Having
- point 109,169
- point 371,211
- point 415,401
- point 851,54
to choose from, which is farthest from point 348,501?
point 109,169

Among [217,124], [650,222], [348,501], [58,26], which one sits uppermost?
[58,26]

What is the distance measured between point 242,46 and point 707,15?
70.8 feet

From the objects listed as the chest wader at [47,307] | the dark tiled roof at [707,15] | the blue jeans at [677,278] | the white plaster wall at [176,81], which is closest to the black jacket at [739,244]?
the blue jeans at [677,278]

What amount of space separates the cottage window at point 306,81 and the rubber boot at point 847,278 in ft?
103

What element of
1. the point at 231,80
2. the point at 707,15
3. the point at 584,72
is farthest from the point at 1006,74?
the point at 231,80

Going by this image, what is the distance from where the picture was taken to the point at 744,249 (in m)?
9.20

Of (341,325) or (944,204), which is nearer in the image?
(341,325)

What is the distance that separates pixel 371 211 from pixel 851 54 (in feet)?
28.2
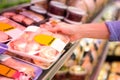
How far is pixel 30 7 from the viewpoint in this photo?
1.66 m

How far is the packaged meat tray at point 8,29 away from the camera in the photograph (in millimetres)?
1130

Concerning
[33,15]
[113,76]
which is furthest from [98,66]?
[33,15]

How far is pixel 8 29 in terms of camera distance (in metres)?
1.21

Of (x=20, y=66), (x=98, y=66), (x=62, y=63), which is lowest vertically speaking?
(x=98, y=66)

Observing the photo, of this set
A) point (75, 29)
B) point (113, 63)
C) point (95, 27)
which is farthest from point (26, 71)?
point (113, 63)

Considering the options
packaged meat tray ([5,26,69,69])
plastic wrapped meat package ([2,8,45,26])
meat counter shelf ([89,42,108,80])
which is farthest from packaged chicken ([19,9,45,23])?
meat counter shelf ([89,42,108,80])

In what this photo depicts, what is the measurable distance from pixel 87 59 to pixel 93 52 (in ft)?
0.51

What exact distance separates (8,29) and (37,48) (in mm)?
192

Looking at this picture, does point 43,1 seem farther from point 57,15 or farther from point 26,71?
point 26,71

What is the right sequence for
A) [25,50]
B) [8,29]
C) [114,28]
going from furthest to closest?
[114,28]
[8,29]
[25,50]

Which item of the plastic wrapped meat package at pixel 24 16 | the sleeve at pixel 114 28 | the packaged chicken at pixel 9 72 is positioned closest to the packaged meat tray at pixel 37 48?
the packaged chicken at pixel 9 72

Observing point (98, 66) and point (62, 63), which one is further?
point (98, 66)

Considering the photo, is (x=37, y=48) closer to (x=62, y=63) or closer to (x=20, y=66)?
(x=20, y=66)

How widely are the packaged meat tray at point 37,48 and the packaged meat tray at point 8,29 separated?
0.11ft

━━━━━━━━━━━━━━━━━━━━━━━━━━━━━━

Please write out all of the material above without changing a word, and omit any pictures.

● **EXERCISE RESULT**:
Having
- point 109,169
- point 371,211
- point 415,401
- point 851,54
to choose from, which is farthest from point 348,501?
point 109,169

Among [217,124], [650,222], [348,501], [58,26], which one sits uppermost?
[58,26]

What is the distance measured between point 242,46 and point 707,15?
70.8 feet

From the objects listed as the chest wader at [47,307] | the dark tiled roof at [707,15] | the blue jeans at [677,278] | the white plaster wall at [176,81], which is closest to the black jacket at [739,244]?
the blue jeans at [677,278]

What amount of space separates the cottage window at point 306,81 and the rubber boot at point 847,278 in ft?
103

What element of
1. the point at 231,80
2. the point at 707,15
3. the point at 584,72
is farthest from the point at 1006,74?
the point at 231,80

Going by this image, what is the distance from where the picture was taken to the point at 744,249 (in m)?
9.20

Of (341,325) or (944,204), which is nearer in the image?
(341,325)

What is the distance that separates pixel 371 211 from pixel 851 54 (in feet)?
28.2
How far is pixel 30 7 from the viewpoint in this photo?
1.66 m

How far is the packaged meat tray at point 8,29 away from the camera in the photograph (in millimetres)?
1130

Concerning
[33,15]
[113,76]
which is furthest from [98,66]?
[33,15]

How far is pixel 8 29 in terms of camera distance (in metres)?
1.21

Of (x=20, y=66), (x=98, y=66), (x=62, y=63), which is lowest vertically speaking?
(x=98, y=66)

Observing the photo, of this set
A) point (75, 29)
B) point (113, 63)
C) point (95, 27)
which is farthest from point (26, 71)?
point (113, 63)

Considering the options
packaged meat tray ([5,26,69,69])
plastic wrapped meat package ([2,8,45,26])
meat counter shelf ([89,42,108,80])
which is farthest from packaged chicken ([19,9,45,23])?
meat counter shelf ([89,42,108,80])

In what this photo depicts, what is the measurable distance from pixel 87 59 to pixel 93 52 (in ft)?
0.51

What exact distance separates (8,29) and (37,48) (in mm)?
192

Looking at this picture, does point 43,1 seem farther from point 57,15 or farther from point 26,71?
point 26,71

What is the right sequence for
A) [25,50]
B) [8,29]
C) [114,28]
going from furthest to closest?
[114,28]
[8,29]
[25,50]

Which item of the plastic wrapped meat package at pixel 24 16 | the sleeve at pixel 114 28 | the packaged chicken at pixel 9 72 is positioned closest to the packaged meat tray at pixel 37 48?
the packaged chicken at pixel 9 72

Observing point (98, 66) and point (62, 63), which one is further?
point (98, 66)

Considering the photo, is (x=37, y=48) closer to (x=62, y=63) or closer to (x=20, y=66)?
(x=20, y=66)

How widely are the packaged meat tray at point 37,48 and the packaged meat tray at point 8,29 separated?
0.11ft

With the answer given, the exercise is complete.